Each model represents the current state of a historically relevant location in Freedmen’s Town. There’s the first church ever established in the neighborhood and an empty lot, formerly the site of a house owned by Jack Yates, a minister and founding member of the location. A house, depicted in “She Has Land And It Still Stands,” shows the home of Isabelle Sims, the first woman in the community to own property. The structure remains, as the name of the work suggests, but it’s falling apart, with tarps tossed on the roof as an easy fix.

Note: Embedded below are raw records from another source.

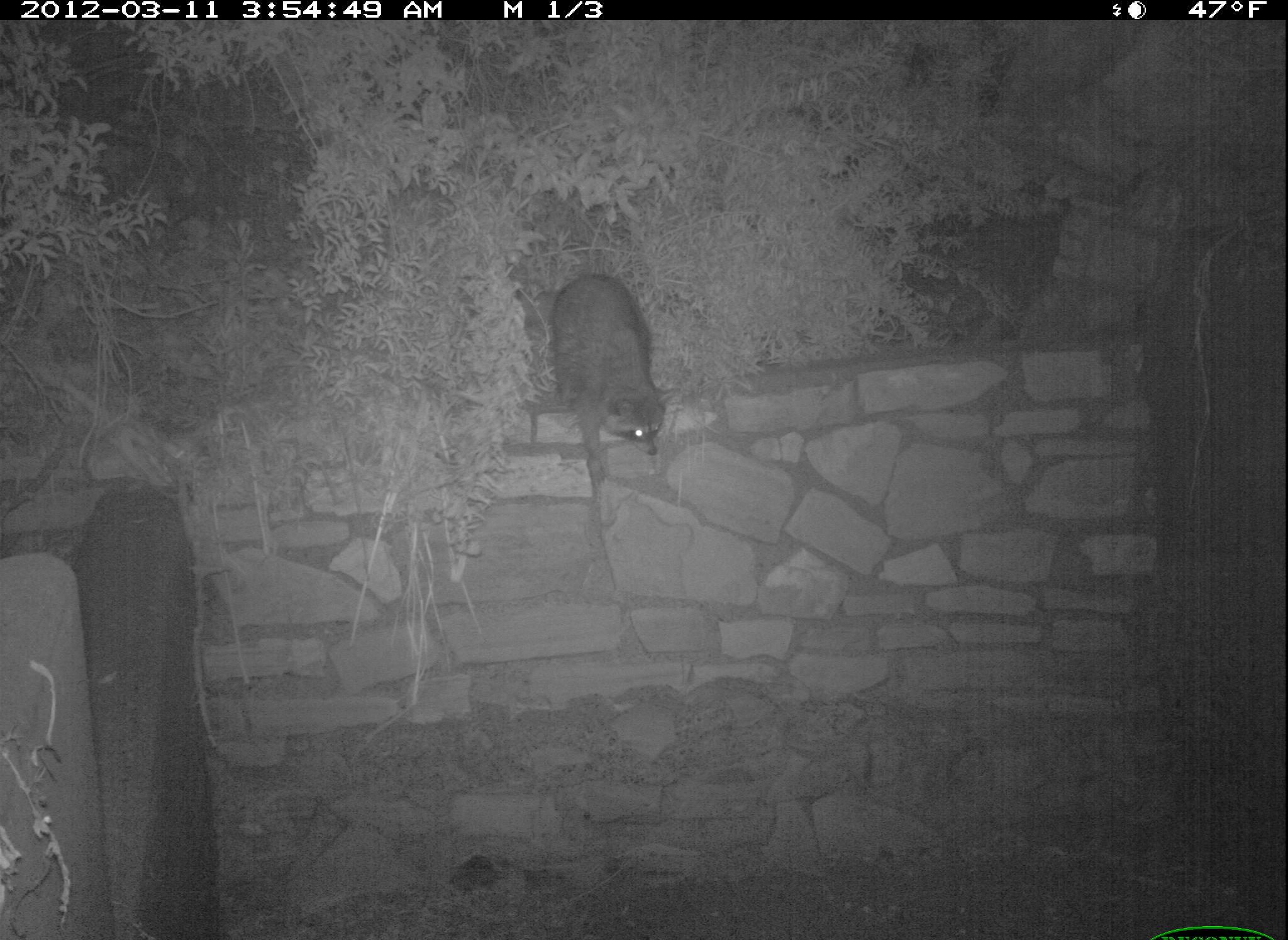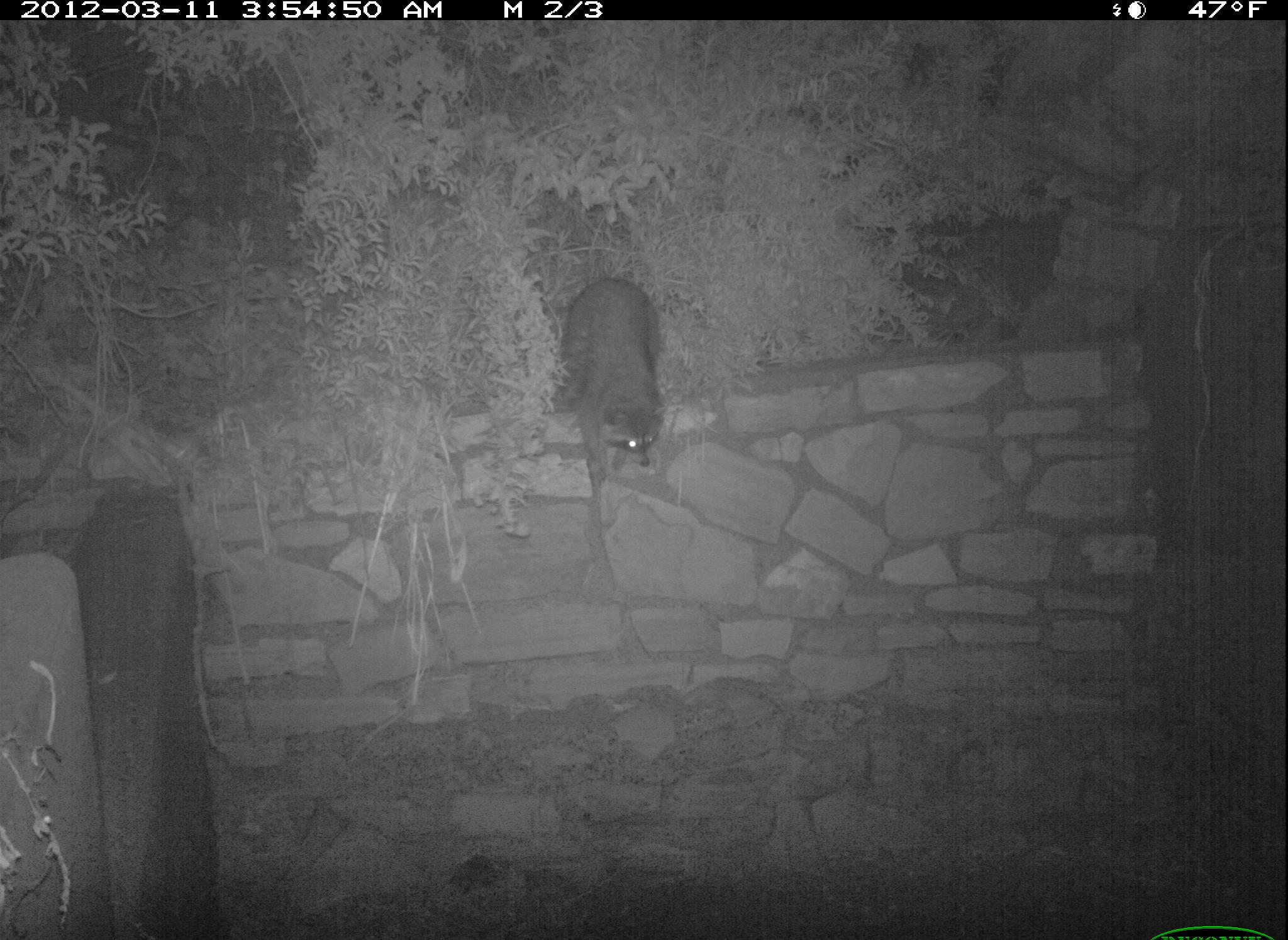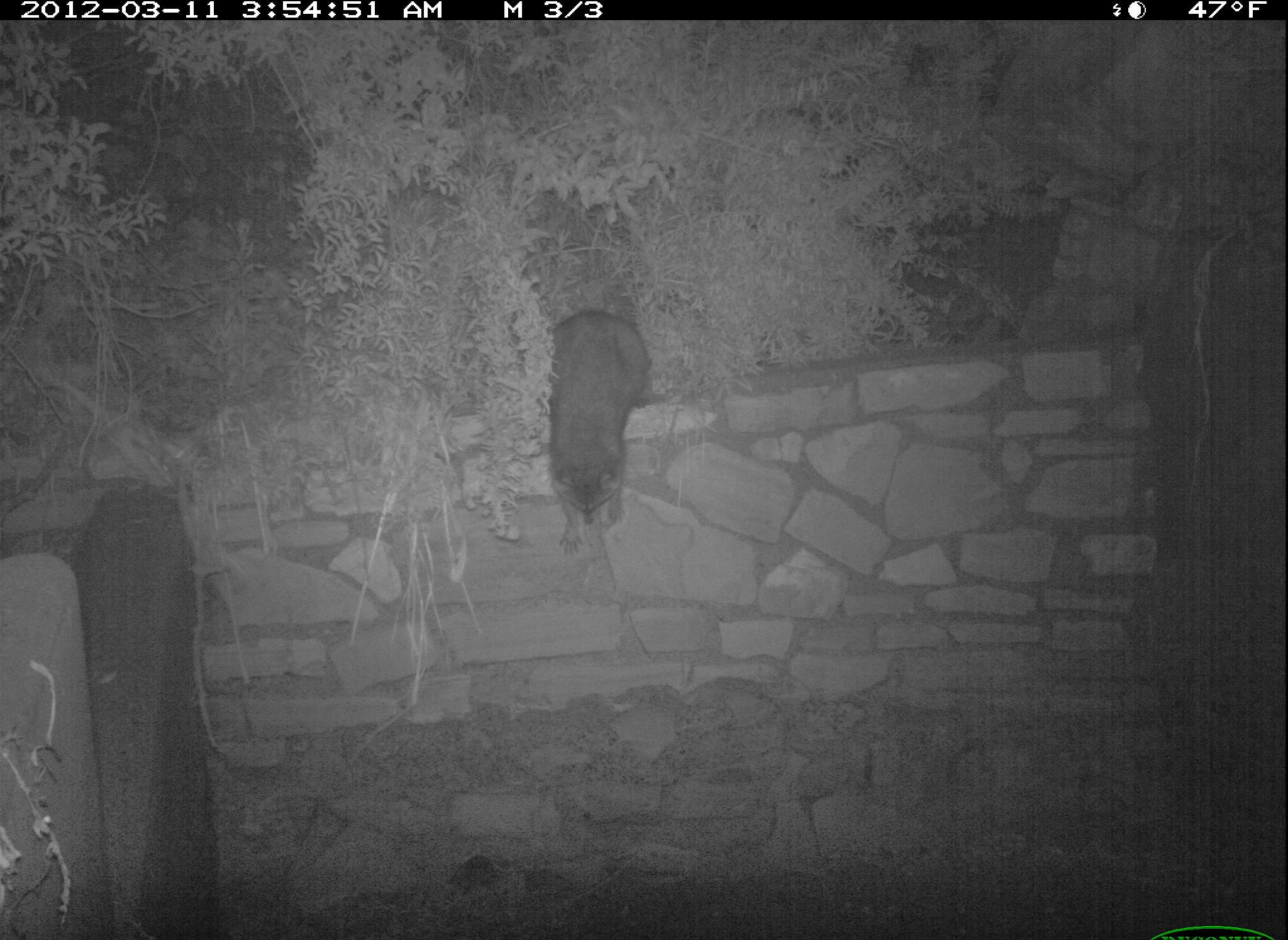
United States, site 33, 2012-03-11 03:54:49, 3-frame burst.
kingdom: Animalia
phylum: Chordata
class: Mammalia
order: Carnivora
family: Procyonidae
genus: Procyon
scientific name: Procyon lotor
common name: raccoon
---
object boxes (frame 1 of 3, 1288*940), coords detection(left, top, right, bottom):
raccoon: detection(546, 267, 676, 515)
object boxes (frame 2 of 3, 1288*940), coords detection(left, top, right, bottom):
raccoon: detection(551, 271, 679, 515)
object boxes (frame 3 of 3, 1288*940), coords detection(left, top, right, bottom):
raccoon: detection(539, 295, 665, 540)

She Had Land And It Still Stands (Isabel Simms House), 2025

Satchel Lee

But within Lee’s photography, the models aren’t placed on the streets of Freedmen’s Town. Instead, they float in a black void. “Have you seen Sinners?” she asks. The Ryan Coogler film starring two Michael B. Jordans is “the most exciting thing” Lee has seen all year. She dives into the description of one scene in particular: Miles Canton’s Sam Moore plays a blues song for the guests of the juke joint, and time folds in on itself. Suddenly, the past, present, and future of music collide as African tribal dancers share space with ’90s rappers and modern ballerinas in 1932 Mississippi.

“That’s what is happening in Freedmen’s Town,” Lee explains. “You have all of this time stacked on top of each other. These places are in a space between the past and the future. They were there in 1865, they’re there now. There are plans to restore some of them, but right now, they’re kind of waiting.”

In addition to the photographs, Lee created a documentary for the exhibition, for which she spoke to four members of the Freedmen’s Town community. “I thought it was important to hear from people who actually live there,” Lee says. She is very aware of her outsider status and wanted to ensure the town’s natives were represented in her work. Like the models, Lee’s documentary subjects also represent various Freedmen’s Town experiences. There’s Charonda Johnson, who Lee calls “the unofficial mayor,” leading initiatives to preserve the town’s history. Pastor Samuel Smith has been a member of the community since 1964, when he received a message from God to go preach in the town, while Dr. Sally Withers is an educator and historian working to rebuild Mount Carmel Church, which was demolished in 2008. Bobby Johnson, 29, represents a newer generation in Freedmen’s Town, though despite growing up in the area, she was not even aware of its history.

A still from A Dream Held Close: Life and Legacy in Freedmen’s Town.

Satchel Lee

“There’s a direct effort to rename the neighborhood Fourth Ward, or Midtown—to separate people from their history and also make it appealing for new people with more money that want to come into this space,” Lee says.

But people like Johnson, Withers, and Lee are fighting against this erasure. Lee hopes Where We Find Ourselves generates conversations around Freedmen’s Town’s history, not just among natives, but visitors as well. “I want this to be a space where people both from Houston and not from Houston can come and just sit and contemplate,” she says. “Freedmen’s Town feels like sacred space, and it’s important people treat it as such.”